Kapatılan Meydan gazetesindeki yayınlanan son yazımın
başlığı, "Darbeye karşı çıkmak ilkesel bir duruştur" idi. Darbeye,
askeri vesayet düzenine karşı olmak, ülkemiz şartlarında demokrat olmanın
olmazsa olmaz şartlarından, gereklerinden biriydi ve halen de öyledir.
Mesele nedir peki?
Besbelli ki "tiyatro, kontrollü darbe" filan dememiş
olmam. Öyle mi?
"Tiyatro" imiş... Eğer öyle ise epey kanlı bir
"tiyatro"... Çok sayıda savaş uçağı, helikopter, silah, bomba, özel
eğitimli komando gibi unsurların da rol aldığı bir "tiyatro"... Neyse
ki halk bu tiyatroyu "izlemekle" yetinmedi, sahneye çıktı. Çıkmasa
mıydı?!
"Kontrollü" imiş... Eğer öyle ise kontrolden
çıksa, darbeciler "başarsa" ne olacaktı? İyi mi olacaktı?
Darbeye, darbeciliğe karşı olmak; darbeye, darbeciliğe karşı
sivil, meşru, demokratik siyaseti savunmak demokrat olmanın da ötesinde
"yurttaş" olmanın olmazsa olmaz gereğidir, kırmızı çizgisidir...
Benim görüşüm ve duruşum bu. Gayet açık ve net olduğuna inanıyorum.
Anlayamayanların kendilerini gözden geçirmesinde fayda var.

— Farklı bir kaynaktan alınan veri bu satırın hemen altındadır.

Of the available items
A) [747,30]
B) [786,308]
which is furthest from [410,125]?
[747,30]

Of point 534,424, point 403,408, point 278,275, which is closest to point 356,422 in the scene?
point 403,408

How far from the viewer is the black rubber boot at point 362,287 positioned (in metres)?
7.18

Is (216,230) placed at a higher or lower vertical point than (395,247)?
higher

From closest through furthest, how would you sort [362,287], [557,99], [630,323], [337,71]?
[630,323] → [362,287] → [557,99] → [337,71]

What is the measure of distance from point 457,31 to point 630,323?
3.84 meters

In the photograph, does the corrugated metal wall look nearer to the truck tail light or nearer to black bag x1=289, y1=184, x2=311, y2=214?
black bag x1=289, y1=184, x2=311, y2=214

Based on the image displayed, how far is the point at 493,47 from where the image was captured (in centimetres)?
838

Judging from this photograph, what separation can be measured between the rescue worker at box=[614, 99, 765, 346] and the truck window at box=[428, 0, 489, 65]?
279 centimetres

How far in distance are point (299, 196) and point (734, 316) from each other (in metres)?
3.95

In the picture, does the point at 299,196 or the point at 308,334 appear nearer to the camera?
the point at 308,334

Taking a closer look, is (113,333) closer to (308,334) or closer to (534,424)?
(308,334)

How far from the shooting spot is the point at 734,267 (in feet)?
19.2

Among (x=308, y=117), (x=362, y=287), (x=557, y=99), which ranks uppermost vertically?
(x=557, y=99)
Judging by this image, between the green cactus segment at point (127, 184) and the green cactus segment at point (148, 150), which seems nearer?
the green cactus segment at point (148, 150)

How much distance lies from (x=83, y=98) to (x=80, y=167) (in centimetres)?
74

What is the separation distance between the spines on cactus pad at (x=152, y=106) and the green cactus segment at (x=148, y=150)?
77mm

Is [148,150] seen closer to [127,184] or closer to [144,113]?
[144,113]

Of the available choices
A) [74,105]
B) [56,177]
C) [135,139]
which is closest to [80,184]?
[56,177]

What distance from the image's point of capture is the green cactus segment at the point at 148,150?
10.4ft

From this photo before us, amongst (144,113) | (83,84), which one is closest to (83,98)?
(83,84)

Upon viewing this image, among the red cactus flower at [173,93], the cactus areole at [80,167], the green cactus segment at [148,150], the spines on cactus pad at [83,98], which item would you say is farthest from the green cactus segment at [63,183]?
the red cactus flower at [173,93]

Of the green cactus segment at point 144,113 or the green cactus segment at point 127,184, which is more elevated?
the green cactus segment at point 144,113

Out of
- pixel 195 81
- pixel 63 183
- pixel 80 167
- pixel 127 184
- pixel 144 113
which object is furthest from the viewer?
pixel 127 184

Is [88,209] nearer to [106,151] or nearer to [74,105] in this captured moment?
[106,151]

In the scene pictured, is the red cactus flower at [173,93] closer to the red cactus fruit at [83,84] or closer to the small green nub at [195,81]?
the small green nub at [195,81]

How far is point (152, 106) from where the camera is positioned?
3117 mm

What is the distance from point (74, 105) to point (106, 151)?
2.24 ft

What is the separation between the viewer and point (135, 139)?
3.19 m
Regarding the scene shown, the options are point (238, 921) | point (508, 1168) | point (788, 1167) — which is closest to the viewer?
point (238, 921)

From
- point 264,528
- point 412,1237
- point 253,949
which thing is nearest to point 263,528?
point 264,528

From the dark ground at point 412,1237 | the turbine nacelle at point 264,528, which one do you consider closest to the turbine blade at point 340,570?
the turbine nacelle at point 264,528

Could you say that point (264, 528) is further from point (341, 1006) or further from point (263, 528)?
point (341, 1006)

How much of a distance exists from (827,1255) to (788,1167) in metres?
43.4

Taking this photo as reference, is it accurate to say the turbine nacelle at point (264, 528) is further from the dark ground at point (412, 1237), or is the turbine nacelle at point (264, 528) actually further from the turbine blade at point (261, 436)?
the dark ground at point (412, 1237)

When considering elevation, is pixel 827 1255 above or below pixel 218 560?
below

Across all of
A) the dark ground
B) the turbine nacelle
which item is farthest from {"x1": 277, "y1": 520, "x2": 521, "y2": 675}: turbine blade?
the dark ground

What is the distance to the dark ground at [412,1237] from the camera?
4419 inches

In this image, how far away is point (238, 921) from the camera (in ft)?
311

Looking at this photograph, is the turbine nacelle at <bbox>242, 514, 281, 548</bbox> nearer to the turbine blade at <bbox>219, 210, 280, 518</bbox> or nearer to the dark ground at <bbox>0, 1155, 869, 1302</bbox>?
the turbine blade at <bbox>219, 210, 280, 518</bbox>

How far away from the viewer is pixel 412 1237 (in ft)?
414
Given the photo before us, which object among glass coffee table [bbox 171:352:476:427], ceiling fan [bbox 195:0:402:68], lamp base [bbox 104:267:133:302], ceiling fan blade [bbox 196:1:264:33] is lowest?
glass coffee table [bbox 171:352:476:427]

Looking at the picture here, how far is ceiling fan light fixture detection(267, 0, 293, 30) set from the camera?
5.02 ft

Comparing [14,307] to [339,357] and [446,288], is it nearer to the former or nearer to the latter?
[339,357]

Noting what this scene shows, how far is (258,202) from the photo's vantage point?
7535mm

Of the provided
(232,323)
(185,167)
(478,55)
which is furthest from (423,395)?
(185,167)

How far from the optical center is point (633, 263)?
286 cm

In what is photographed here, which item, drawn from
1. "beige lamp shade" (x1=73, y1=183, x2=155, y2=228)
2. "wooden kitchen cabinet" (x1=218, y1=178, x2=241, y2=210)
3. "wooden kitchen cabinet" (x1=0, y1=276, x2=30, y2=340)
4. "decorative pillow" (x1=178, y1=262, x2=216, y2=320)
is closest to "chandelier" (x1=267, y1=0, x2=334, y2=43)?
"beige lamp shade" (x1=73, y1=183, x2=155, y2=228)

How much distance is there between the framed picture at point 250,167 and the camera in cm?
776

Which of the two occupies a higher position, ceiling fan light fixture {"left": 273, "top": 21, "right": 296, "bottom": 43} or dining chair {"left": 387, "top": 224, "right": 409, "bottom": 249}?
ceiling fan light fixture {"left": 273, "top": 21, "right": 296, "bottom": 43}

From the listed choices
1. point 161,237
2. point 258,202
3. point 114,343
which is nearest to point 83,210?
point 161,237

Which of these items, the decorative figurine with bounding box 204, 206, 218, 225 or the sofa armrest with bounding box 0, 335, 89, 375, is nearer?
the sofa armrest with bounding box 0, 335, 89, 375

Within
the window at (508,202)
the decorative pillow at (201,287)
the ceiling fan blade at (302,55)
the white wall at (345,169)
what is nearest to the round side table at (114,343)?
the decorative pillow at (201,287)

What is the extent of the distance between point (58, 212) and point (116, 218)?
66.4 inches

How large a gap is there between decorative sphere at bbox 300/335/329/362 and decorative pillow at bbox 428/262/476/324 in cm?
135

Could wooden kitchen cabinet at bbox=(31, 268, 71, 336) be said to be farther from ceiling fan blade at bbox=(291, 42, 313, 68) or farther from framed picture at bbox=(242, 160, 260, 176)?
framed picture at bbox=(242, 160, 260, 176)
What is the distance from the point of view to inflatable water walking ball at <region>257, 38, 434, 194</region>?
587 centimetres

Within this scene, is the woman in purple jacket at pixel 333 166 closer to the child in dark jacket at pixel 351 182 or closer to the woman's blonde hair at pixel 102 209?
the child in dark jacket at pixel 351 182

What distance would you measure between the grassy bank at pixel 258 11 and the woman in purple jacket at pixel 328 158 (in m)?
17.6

Peki bu alçakça girişimin hala açıklığa kavuşturulması gereken
yönleri, cevaplanması gereken soru işaretleri yok mu? Tabii ki var. Ama
meselenin bu boyutunu doğru dürüst tartışmak için DE öncelikle darbeye,
darbeciliğe karşı tavır ve duruşumuzun net olması gerekir... Meselenin bu
boyutu da başka bir yazının konusu olsun.